HIST 47201 Colloquium: US Legal History (A. Stanley) This course focuses on the connections between law and society in modern America. It explores how legal doctrines and constitutional rules have defined individual rights and social relations in both the public and private spheres. It also examines political struggles that have transformed American law. Topics to be addressed include the meaning of rights; the regulation of property, work, race, and sexual relations; civil disobedience; and legal theory as cultural history. Readings include legal cases, judicial rulings, short stories, and legal and historical scholarship. Upper-level undergraduates with consent of instructor.

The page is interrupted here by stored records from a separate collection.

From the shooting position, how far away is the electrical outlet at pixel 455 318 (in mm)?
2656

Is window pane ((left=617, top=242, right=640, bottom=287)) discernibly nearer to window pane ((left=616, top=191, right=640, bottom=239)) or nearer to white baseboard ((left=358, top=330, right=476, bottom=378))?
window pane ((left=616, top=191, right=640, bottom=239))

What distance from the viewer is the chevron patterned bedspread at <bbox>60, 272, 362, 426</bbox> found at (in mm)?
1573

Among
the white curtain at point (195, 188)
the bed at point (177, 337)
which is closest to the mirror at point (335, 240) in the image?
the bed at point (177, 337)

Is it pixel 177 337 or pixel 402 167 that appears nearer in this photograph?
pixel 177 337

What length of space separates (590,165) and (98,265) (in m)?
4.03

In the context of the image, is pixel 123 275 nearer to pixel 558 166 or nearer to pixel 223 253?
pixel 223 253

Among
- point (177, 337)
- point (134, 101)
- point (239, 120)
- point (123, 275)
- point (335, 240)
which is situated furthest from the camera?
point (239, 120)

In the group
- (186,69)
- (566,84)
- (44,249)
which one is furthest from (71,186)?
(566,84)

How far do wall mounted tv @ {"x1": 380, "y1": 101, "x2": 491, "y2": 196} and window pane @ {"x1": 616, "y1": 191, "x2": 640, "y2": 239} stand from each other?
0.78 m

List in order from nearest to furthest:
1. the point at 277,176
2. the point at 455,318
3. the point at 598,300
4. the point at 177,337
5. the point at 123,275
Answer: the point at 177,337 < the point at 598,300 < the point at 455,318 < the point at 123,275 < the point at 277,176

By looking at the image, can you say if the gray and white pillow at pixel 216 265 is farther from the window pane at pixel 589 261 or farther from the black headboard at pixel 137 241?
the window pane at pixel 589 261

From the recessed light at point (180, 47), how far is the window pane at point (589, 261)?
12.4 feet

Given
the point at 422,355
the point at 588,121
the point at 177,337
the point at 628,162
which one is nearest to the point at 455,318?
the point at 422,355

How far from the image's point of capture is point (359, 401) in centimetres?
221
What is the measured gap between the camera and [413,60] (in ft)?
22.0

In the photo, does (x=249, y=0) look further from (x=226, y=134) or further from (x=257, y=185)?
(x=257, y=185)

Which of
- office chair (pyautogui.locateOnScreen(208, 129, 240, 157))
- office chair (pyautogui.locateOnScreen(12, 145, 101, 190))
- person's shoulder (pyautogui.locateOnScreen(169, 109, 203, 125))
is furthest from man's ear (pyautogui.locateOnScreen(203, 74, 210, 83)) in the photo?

HIST 58601 Colloquium: Iran and Central Asia I—Safvid Iran (J. Woods) The first quarter will take the form of a colloquium on the sources for and the literature on the political, social, economic, technological, and cultural history of Western and Central Asia from approximately 1500 to 1750. Classroom presentations and a short paper are required. Open to upper-level undergraduates with consent of instructor.
HIST 60302 Colloquium: Immigration and Assimilation in American Life (R. Gutiérrez) This course explores the history of immigration in what is now the United States, starting with the colonial origins of Spanish, French, Dutch, and English settlements, the importation of African slaves, and the massive waves of immigrants that arrived in the nineteenth and twentieth century. Additionally, we will study the adaptation of these immigrants, exploring the validity of the concept of assimilation, comparing and contrasting the experiences of the "old" and "new" immigrants based on their race, religion, and class standing. Open to upper-level undergraduates with consent of instructor.